= Jaan Laaman =

Estonian-American activist

Jaan Karl Laaman (born March 21, 1948) is an Estonia-born American political activist, most known for his conviction and imprisonment related to various charges including a 1982 attempted murder of a police officer. He was a member of the United Freedom Front.

Laaman grew up in Roxbury, Massachusetts and Buffalo, New York. His family emigrated to the United States from Estonia when he was a child. He had a son who died in 2011.

Laaman served a major portion of a 53-year prison sentence for his role in the bombings of United States government buildings while a member of the United Freedom Front, an American leftist group in the 1980s.

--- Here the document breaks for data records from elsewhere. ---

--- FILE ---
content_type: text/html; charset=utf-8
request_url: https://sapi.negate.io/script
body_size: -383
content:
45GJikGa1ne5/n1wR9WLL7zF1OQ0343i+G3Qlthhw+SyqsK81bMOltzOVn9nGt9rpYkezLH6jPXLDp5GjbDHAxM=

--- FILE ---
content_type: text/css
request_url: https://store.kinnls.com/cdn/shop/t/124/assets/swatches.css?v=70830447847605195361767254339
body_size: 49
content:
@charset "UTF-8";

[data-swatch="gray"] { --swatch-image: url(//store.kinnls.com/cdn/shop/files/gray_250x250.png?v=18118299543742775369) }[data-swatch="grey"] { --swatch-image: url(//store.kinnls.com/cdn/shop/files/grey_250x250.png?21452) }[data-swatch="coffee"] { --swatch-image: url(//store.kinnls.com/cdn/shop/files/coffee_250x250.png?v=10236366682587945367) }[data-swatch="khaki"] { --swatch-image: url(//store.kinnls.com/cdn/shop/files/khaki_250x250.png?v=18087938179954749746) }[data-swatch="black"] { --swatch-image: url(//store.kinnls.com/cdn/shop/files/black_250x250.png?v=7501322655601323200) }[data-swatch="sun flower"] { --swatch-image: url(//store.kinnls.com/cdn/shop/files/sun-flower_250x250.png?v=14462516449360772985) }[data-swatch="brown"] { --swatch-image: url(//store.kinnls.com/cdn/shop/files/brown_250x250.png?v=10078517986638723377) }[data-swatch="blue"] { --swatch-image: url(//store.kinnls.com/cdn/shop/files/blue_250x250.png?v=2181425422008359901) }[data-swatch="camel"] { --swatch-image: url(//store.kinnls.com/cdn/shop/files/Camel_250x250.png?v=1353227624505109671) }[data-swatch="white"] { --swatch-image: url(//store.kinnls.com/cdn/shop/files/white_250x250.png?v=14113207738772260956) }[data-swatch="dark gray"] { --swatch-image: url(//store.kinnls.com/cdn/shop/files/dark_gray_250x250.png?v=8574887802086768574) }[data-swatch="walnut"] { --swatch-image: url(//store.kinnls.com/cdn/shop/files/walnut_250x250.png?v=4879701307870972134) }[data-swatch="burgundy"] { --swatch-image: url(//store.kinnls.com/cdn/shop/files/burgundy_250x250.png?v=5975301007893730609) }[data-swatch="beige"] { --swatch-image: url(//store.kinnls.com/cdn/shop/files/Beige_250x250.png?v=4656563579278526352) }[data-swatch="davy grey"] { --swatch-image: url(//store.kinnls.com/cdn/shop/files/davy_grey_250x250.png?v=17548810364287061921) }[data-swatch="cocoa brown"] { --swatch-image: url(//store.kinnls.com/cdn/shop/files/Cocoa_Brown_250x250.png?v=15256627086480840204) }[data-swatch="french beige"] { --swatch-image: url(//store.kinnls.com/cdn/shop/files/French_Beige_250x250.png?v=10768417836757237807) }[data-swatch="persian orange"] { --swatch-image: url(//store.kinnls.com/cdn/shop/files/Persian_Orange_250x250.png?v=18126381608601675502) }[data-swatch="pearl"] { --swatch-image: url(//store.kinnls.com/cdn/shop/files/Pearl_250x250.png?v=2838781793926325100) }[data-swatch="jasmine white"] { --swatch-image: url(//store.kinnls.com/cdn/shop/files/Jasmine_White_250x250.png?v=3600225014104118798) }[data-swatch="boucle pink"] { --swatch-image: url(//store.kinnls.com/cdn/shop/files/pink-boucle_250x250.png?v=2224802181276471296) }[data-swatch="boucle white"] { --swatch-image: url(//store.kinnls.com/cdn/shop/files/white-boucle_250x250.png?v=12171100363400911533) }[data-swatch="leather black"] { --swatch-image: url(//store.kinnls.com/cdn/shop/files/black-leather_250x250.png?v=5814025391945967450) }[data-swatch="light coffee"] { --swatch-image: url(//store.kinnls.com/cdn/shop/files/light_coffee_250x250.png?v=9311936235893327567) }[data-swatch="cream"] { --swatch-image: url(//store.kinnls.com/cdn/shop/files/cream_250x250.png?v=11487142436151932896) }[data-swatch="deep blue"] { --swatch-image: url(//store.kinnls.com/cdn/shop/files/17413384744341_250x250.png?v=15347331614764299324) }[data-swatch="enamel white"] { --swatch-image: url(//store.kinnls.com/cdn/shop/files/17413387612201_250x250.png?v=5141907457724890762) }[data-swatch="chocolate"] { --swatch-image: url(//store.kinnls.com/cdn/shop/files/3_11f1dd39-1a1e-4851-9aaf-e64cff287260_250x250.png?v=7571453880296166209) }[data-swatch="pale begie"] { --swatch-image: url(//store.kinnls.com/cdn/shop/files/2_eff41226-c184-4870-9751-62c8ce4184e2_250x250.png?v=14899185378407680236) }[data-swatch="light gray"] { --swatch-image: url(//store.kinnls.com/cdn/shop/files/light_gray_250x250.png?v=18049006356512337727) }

In the 1960s, Laaman worked in Students for a Democratic Society and community organizations and advocated against the Vietnam War and racism. As a student at the University of New Hampshire, he was a leader in the SDS. He was also a leader in the student strike in May 1970 in reaction to the bombing of Cambodia and the killing of six students during protests at Kent State University and Jackson State College.

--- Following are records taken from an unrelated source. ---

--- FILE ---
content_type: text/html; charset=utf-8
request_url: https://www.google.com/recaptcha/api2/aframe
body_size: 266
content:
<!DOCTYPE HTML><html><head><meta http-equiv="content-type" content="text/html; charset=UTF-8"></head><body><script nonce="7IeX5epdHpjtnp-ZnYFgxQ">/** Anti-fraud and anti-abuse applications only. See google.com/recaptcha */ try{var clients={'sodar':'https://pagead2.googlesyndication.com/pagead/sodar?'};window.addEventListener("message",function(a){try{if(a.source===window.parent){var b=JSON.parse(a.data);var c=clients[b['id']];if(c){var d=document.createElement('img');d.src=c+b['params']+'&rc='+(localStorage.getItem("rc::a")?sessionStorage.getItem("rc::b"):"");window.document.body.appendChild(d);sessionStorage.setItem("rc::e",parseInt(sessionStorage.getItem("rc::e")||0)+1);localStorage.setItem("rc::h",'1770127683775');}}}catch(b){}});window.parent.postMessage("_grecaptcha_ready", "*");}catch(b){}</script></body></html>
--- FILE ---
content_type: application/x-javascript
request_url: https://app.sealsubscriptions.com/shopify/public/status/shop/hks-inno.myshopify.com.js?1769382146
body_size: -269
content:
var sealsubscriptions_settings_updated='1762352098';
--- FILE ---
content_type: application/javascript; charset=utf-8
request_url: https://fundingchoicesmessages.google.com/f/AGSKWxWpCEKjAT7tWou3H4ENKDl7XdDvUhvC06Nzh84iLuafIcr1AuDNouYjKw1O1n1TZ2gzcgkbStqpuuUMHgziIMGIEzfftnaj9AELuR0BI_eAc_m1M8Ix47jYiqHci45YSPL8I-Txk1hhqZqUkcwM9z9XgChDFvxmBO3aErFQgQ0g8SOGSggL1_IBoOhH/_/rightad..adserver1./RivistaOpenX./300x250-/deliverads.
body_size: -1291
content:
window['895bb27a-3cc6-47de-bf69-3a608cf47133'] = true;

He facilitated youth development in the Black Panther Party and the Puerto Rican Young Lords street gang. In 1972, he was arrested and charged with bombing a Richard Nixon re-election headquarters building and a police station in New Hampshire and was sentenced to 20 years. However, he was released in 1978. In 1979, he and Kazi Toure helped to organize the Amandla Festival of Unity to support an end to apartheid in Southern Africa, which featured musician Bob Marley.

He was eventually caught with several other members of the United Freedom Front, referred to as the Ohio 7, including leader Tom Manning, in 1984. While originally charged with seditious conspiracy, Laaman was found guilty of five bombings, one attempted bombing, and criminal conspiracy, and sentenced to 53 years in prison.

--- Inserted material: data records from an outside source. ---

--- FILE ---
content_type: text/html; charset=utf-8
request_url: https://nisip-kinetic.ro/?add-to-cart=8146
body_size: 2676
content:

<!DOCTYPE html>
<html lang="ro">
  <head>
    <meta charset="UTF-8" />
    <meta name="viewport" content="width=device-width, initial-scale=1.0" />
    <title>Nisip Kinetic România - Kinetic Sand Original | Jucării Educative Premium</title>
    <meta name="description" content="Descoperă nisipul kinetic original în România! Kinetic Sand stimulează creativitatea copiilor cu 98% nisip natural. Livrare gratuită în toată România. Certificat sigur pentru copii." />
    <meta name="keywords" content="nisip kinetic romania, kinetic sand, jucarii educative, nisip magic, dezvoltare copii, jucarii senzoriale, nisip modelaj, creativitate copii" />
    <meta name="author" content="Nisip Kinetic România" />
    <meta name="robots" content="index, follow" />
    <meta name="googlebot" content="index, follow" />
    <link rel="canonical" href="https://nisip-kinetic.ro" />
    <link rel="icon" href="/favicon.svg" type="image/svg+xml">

In 1977, an important New Hampshire State Supreme Court case was won by Laaman. Raymond Helgemoe was the warden of the New Hampshire State Prison. Laaman sued to receive reading material which he was refused. Helgemoe claimed that the material was radical, seditious, and even included bomb-making instructions. The New Hampshire Supreme Court, in a decision written by Hugh Bownes, decided in favor of Laaman, and this case eventually was used as a justification for offering college-level education in New Hampshire prisons for the first time.

Laaman was released on May 15, 2021.

== Writings ==
- Jan Laaman (Contr. Author) "This Country Must Change: Essays on the Necessity of Revolution in the USA" (Arissa Media Group, 2009). ISBN 978-0-9742884-7-5.